# Passage for review
--- --- ---

We discuss how to best utilise social workflows to achieve positive impact. We will try to convince you that building a close collaborative international community by spending time on submitting and answering issues on GitHub, helping on Stack Overflow and other online platforms, or just reaching out and donating small amounts of time to other open science efforts can make a huge difference.

Table of contents

Tutorials

ICBO 2022 presentation

For a quick 10 minute overview:

Monarch OBO training Tutorial

How to be an open science ontologist

Principle of Collaboration

The heart and soul of a successful Open Science culture is collaboration. The relative isolation into which many projects are forced due to limitations imposed by certain kinds of funding makes it even more important to develop effective social, collaborative workflows. This involve effective online communication, vocal appreciation (likes, upvotes, comments), documentation and open-ness.

Question answering and documentation

  1. When you find an answer on Stack Overflow, GitHub issues (or even Hacker News) that helps you, upvote it. It cannot be stressed enough how important this is to let good answers float up to the top (become more visible), and recognise the time and energy people spend formulating answers. If you do not have a Stack Overflow account, make one now.

--- --- ---

# Exercise
Could you resume the guide to collaborative open science above, writing on from its last sentence?

# The data

--- --- ---

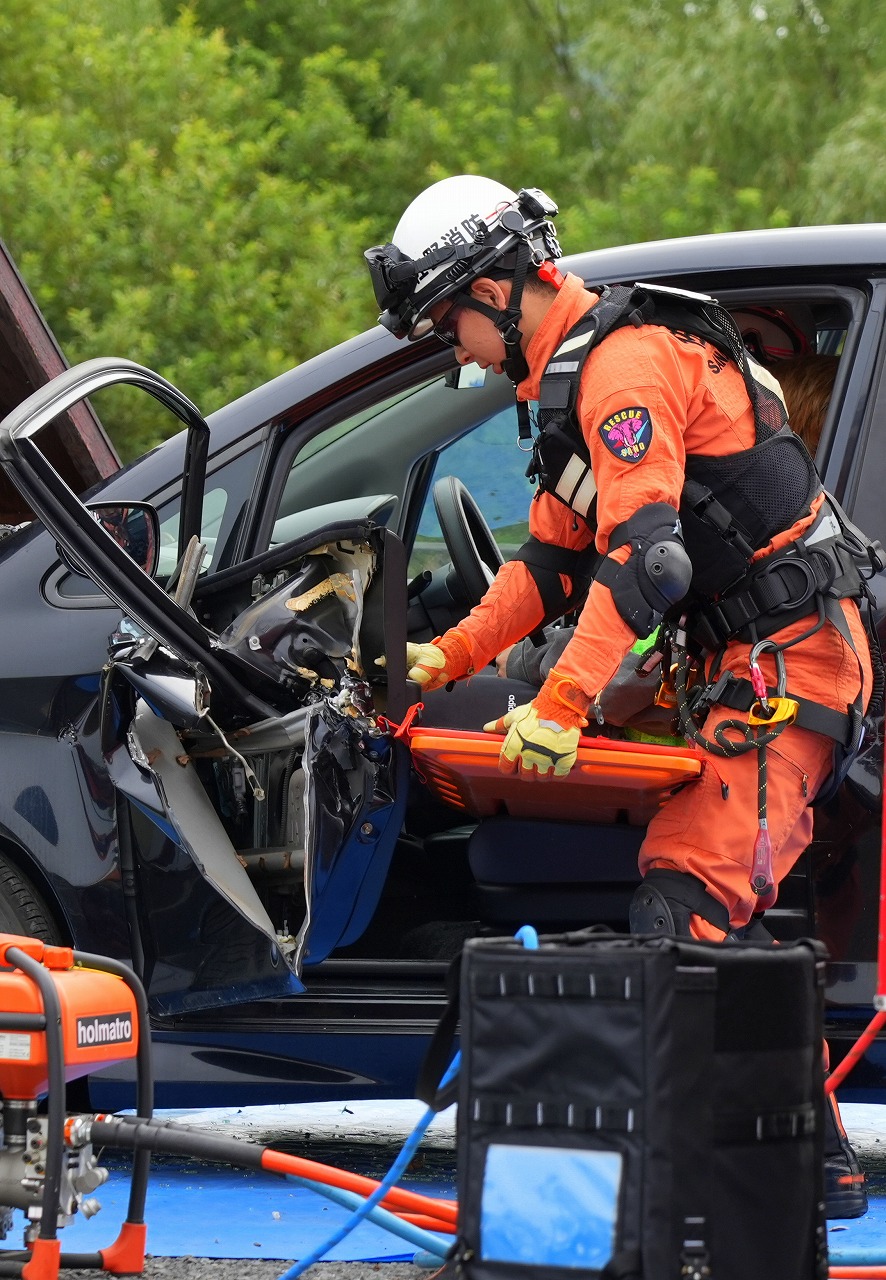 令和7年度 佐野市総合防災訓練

--- --- ---

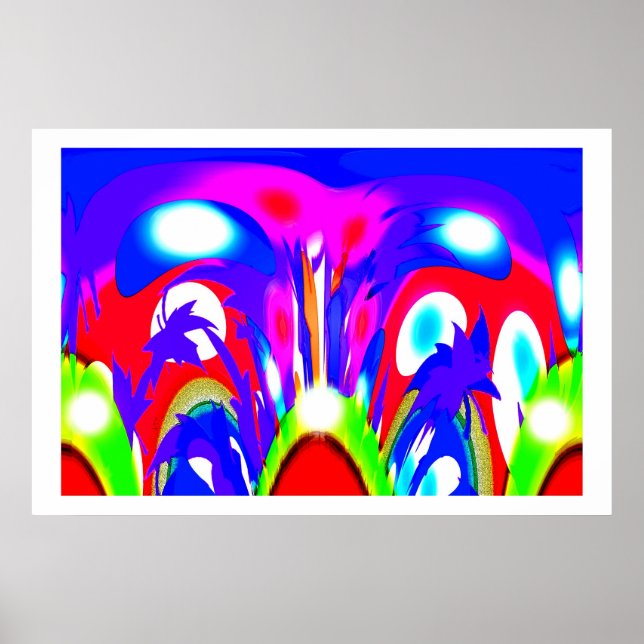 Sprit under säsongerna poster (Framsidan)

--- --- ---

# Exercise result
  2. If you cannot find an answer to a question on GitHub or Stack Overflow, and you figure out a solution consider asking the question and answering it yourself! Consider this: if you provide an answer that will result in only 6 open science people spending one hour less solving a problem (a conservative estimate), you saved the taxpayer 6 hours of salary (not to speak of improving the quality of the solutions)!
  3. Answer questions on GitHub issues even when on trackers not in your purview. People often falsely assume that they should not try to answer queries in an open source project that they are not directly involved with. This is wrong! Open source developers highly (!) appreciate it when you chip in on answering queries, from dealing with errors and exceptions to "How do I?" kind of queries. Get involved on other peoples issue trackers!
  4. Before asking questions on slack or issue trackers, always do a basic search first. Consider (1) the project's documentation, (2) open and closed issues on the issue tracker of the project your query is related to. If you do not find the information you need try and craft questions that are concise yet give sufficient context. To enable future users to find these answers, consider using the issue tracker instead of slack! Also it is important to remember that the people that answer your questions have to spend time they could have spend on other Open Science work!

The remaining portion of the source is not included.